Hey, squirrels work fine. First, let's be clear. You are soliciting me to
break the law and hack into a computer across state lines. That is a
federal offense and multiple felonies. Obviously I can't trust anyone and
everyone that mails such a request, you might be an FBI agent, right?

So, I need three things to make this happen:

1. A picture of a squirrel or pigeon on your campus. One close-up, one
with background that shows buildings, a sign, or something to indicate you
are standing on the campus.

2. The information I mentioned so I can find the records once I get into
the database.

3. Some idea of what I get for all my trouble.


When he replied that he no longer lives near his campus (he's in D.C., and attended Texas Christian University), they told him that any old photo of a squirrel would do--and he sent them one.

They ended their trolling by claiming that they had been caught, and that Shriber shouldn't even visit their website anymore:
From: lyger (lyger@attrition.org)
To: Todd Shriber (nascar24_08530@yahoo.com)
Bcc: security curmudgeon (jericho@attrition.org)
Date: Sun, 27 Aug 2006 03:15:31 -0400 (EDT)
Subject: Re: the squirrels are nice here...


On Sat, 26 Aug 2006, Todd Shriber wrote:

": " I'll take a quick look on Saturday and get the changes
": " to you immediately following that. Let me know if it's
": " OK for me to log into that site.

todd... no more.. omfg we are SO busted.. fuck fuck fuck FUCK FUCK
everything was PERFECT until their night noc ran a reverse udp traceroute
back to one of the hosts we had set up after that, straight DOWNHILL.
i've already been called twice by my isp asking about unusual activity,
some other shit about access attempts to a federally monitored system they
have everything in logs including the rot-26 stuff that finally got me
access all goes back to your login sorry i really fucked up BAD

theyre prob gonna end up calling you since they have your info just duck
and run if you can, i'm going deep underground if they ask about me or
attrition we don't know each other you know youre just as guilty and
liable so when they come knocking dont say anything without a lawyer and
when you ask them to put the gun down say it nice because that shit isnt
fun

man dont even visit attrition.org again theyre trying to check web logs
one last email should be ok but we're so fucked sorry

Paul McNamara has covered the story at Network World, and it's summarized at Talking Points Memo. The full email correspondence is up at attrition.org, but their server is having some trouble handling the traffic they're now receiving on this.

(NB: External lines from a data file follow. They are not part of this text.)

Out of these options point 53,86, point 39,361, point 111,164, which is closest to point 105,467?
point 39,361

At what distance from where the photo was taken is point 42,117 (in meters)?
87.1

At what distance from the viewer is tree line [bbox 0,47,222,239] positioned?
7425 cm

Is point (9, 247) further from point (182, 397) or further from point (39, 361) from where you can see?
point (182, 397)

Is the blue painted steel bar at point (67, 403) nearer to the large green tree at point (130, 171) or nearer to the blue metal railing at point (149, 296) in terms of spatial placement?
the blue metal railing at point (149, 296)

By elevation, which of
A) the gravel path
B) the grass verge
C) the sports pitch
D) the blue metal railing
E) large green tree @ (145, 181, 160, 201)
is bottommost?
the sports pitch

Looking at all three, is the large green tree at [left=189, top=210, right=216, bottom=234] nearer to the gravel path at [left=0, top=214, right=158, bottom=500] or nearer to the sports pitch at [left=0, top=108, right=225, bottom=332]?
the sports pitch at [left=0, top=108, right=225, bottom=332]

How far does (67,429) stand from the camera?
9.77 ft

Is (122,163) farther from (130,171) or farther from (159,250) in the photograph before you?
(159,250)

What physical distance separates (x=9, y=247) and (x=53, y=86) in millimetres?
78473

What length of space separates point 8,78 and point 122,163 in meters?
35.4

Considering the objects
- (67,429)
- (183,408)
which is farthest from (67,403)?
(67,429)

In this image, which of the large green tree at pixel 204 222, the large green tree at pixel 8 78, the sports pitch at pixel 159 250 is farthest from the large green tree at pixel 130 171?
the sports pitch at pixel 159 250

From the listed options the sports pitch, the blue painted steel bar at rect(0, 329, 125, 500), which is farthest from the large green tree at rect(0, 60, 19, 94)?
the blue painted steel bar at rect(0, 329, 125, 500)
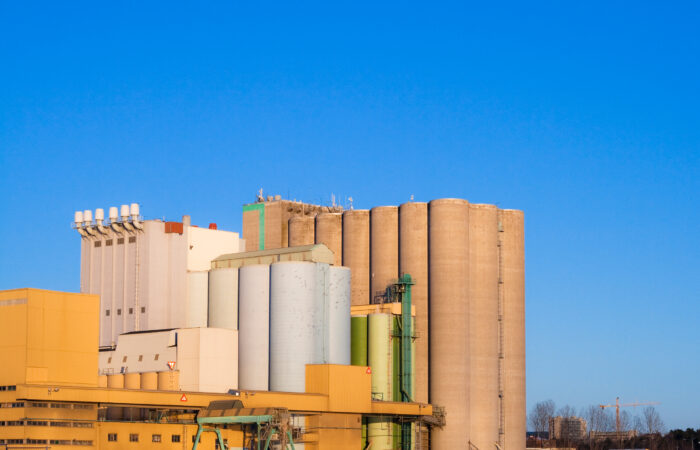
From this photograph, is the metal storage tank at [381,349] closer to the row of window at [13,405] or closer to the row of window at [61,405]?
the row of window at [61,405]

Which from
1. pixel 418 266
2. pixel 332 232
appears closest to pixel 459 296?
pixel 418 266

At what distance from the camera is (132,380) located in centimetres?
9938

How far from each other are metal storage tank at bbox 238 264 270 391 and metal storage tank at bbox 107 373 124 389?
10.6 metres

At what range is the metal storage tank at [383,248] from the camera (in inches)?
4491

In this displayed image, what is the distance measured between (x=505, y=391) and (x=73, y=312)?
47125 mm

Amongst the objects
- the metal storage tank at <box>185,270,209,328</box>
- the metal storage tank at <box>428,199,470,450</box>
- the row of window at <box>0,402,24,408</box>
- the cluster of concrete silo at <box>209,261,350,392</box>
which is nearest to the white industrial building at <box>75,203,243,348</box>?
the metal storage tank at <box>185,270,209,328</box>

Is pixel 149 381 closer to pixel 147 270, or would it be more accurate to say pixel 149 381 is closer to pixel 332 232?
pixel 147 270

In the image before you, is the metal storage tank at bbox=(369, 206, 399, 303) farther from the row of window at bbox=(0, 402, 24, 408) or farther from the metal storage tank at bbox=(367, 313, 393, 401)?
the row of window at bbox=(0, 402, 24, 408)

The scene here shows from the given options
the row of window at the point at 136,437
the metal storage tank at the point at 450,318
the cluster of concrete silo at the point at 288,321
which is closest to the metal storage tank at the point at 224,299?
the cluster of concrete silo at the point at 288,321

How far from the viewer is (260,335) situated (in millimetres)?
99625

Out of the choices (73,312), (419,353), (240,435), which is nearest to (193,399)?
(240,435)

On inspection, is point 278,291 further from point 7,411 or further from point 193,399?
point 7,411

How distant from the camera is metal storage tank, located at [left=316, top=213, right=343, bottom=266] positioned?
120 m

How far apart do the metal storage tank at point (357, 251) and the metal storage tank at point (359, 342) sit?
8.55m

UPDATE: Welcome to Todd and/or his colleagues at the U.S. House of Representatives!

Domain Name
house.gov ? (United States Government)
IP Address
143.231.249.# (Information Systems, U.S. House of Representatives)
ISP
Information Systems, U.S. House of Representatives
Location
Continent : North America
Country : United States (Facts)
State : District of Columbia
City : Washington
Lat/Long : 38.8933, -77.0146 (Map)
Distance : 1,975 miles
Language
English (United States)
en-us
Operating System
Microsoft WinXP
Browser
Internet Explorer 6.0
Mozilla/4.0 (compatible; MSIE 6.0; Windows NT 5.1; SV1; .NET CLR 1.1.4322)
Javascript
version 1.3
Monitor
Resolution : 1024 x 768
Color Depth : 32 bits
Time of Visit
Dec 22 2006 8:55:54 am
Last Page View
Dec 22 2006 8:55:54 am
Visit Length
0 seconds
Page Views
1
Referring URL
http://blogsearch.go...Todd Shriber&ie=UTF8
Search Engine
blogsearch.google.com
Search Words
todd shriber
Visit Entry Page
http://lippard.blogs...n-tries-to-hire.html
Visit Exit Page
http://lippard.blogs...n-tries-to-hire.html


UPDATE: Todd Shriber has been fired.

2 comments:

garth2 said...

so very funny

Adam Lee said...

"...they have everything in logs including the rot-26 stuff that finally got me access..."

Rot-26? Hah. If this guy knew anything about computers, he'd have realized by that point that they were mocking him.

(If anyone doesn't know, rot-13 is a simple cipher that shifts every letter in the alphabet ahead by 13 places, wrapping around at the end. Rot-26 would be.. well, you can figure it out.)